Each move in the game Monopoly is determined by the total number of spots of two rolls of a die. If you play Monopoly, what should you expect to get when you roll the die two times?

We can explore this by simulating the sum of two rolls of a die. We will run the simulation 10,000 times as we did in the previous example. Notice that in this paragraph we have completed Steps 1 and 3 of our simulation process.
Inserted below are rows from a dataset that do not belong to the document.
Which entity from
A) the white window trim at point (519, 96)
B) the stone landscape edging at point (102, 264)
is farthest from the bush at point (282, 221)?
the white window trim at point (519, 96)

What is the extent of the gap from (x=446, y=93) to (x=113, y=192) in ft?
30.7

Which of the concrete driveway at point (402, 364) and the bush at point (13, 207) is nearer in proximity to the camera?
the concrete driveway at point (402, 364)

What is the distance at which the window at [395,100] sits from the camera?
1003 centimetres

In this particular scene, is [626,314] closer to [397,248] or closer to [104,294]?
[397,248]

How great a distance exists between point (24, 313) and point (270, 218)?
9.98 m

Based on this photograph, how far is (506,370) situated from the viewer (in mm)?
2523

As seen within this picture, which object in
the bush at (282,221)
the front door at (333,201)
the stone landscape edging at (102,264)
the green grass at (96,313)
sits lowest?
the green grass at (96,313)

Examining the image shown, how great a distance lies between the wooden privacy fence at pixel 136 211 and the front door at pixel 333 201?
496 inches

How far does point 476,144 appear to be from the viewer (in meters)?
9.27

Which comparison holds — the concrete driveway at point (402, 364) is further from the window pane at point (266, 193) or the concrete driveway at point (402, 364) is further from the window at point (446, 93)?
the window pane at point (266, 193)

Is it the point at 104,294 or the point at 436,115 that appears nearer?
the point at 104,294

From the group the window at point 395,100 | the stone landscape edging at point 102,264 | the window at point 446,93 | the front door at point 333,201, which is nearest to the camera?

Step 2 is the one in which we simulate one pair of rolls and add up the number of spots.

```
die = np.arange(1, 7)
sum(np.random.choice(die, 2))
```

```
6
```

That simulates one value of the sum of two rolls. We are now all set to run the simulation according to the steps that are now familiar.

```
moves = make_array()
num_repetitions = 10000
for i in np.arange(num_repetitions):
one_move = sum(np.random.choice(die, 2))
moves = np.append(moves, one_move)
```

Here is a histogram of the results.

```
results = Table().with_columns(
'Repetition', np.arange(1, num_repetitions + 1),
'Sum of Two Rolls', moves
)
results.hist('Sum of Two Rolls', bins = np.arange(1.5, 12.6, 1))
```

Seven is the most common value, with the frequencies falling off symmetrically on either side.